§ **Work order**: Can you output each line of the listing below word for word, leaving out the pictures?

§ **Stored data**:
_ _ _ _ _ _ _
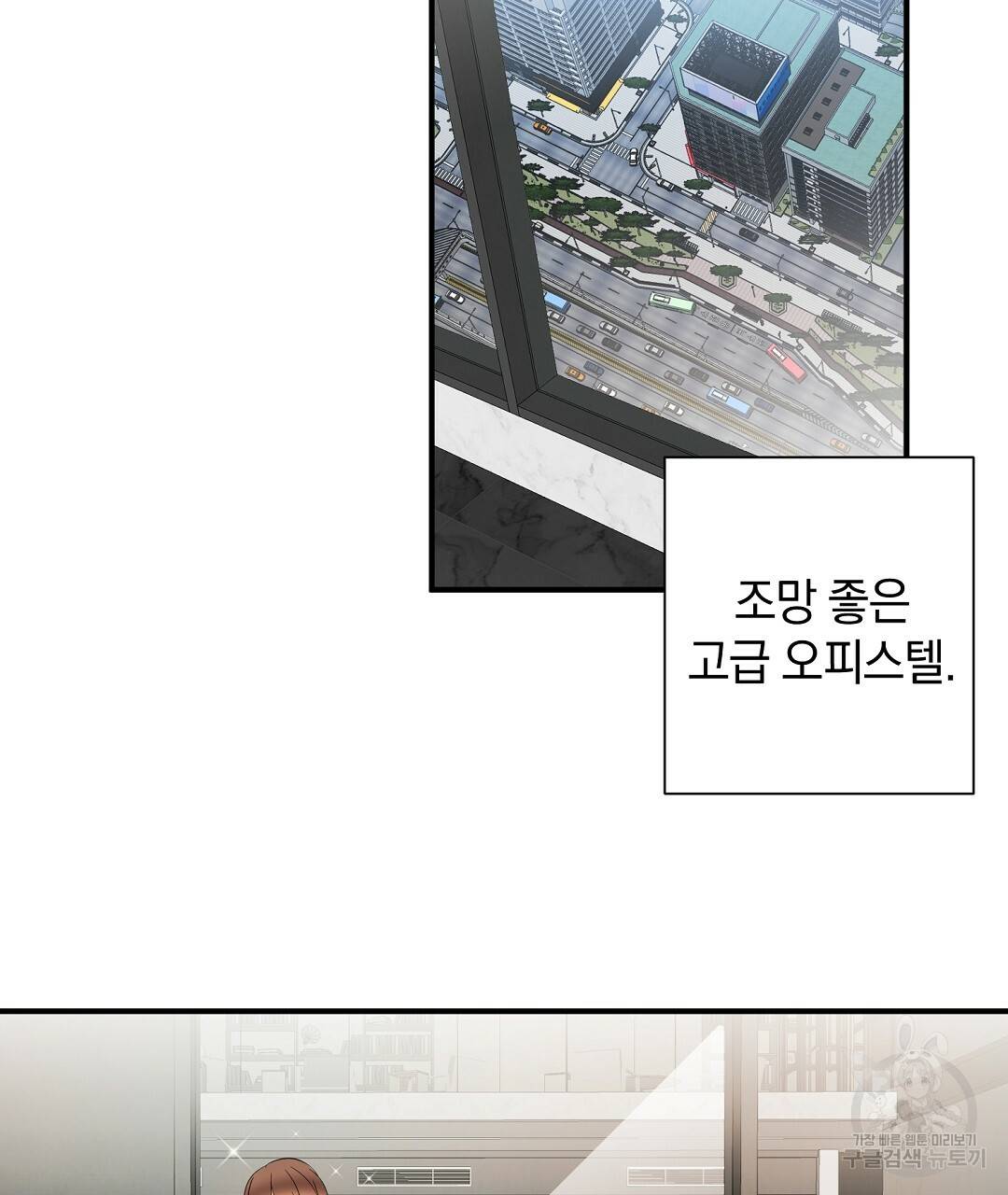 언더독 커넥션 15화 41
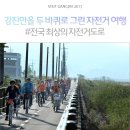 두 바퀴로 그린 자전거 여행 이미지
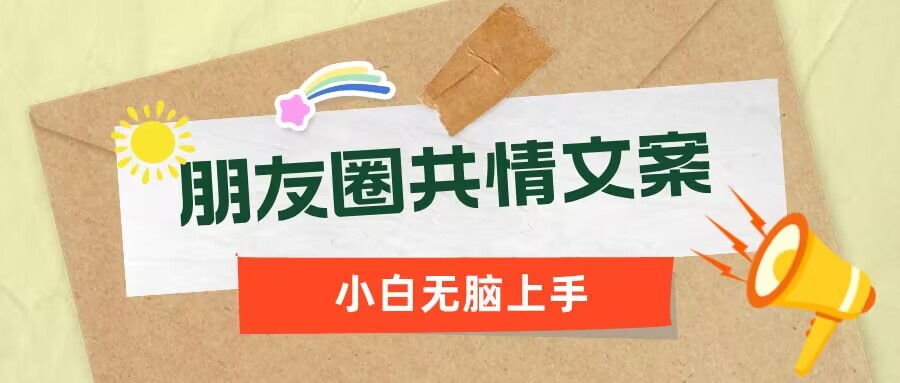 朋友圈共情文案，红利流量很大，作品制作简单，小白轻松上手-创业项目网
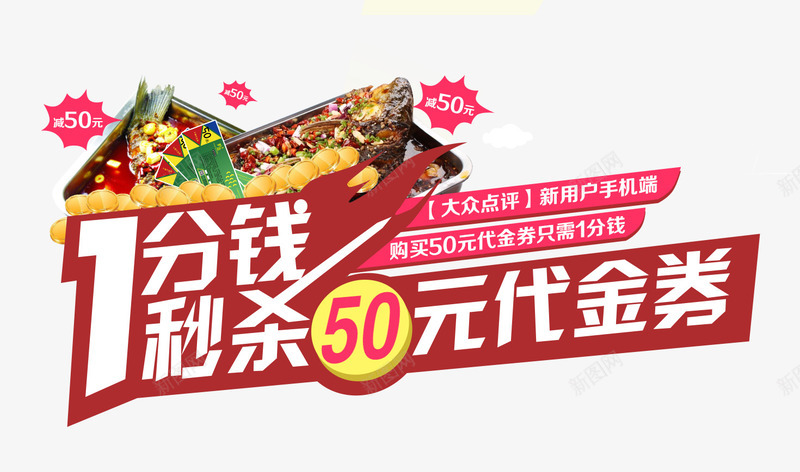 1分钱秒杀png免抠素材_新图网 https://ixintu.com 促销 秒杀 美食 美食促销
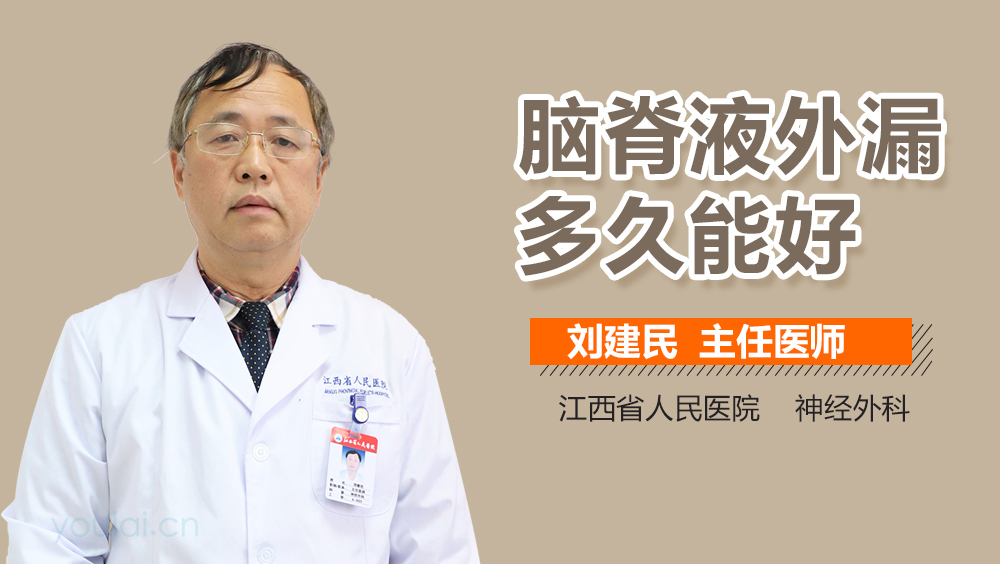 脑脊液外漏多久能好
_ _ _ _ _ _ _
§ **Solution for this task**:
 언더독 커넥션 15화 41
 두 바퀴로 그린 자전거 여행 이미지
 朋友圈共情文案，红利流量很大，作品制作简单，小白轻松上手-创业项目网
 1分钱秒杀png免抠素材_新图网 https://ixintu.com 促销 秒杀 美食 美食促销
 脑脊液外漏多久能好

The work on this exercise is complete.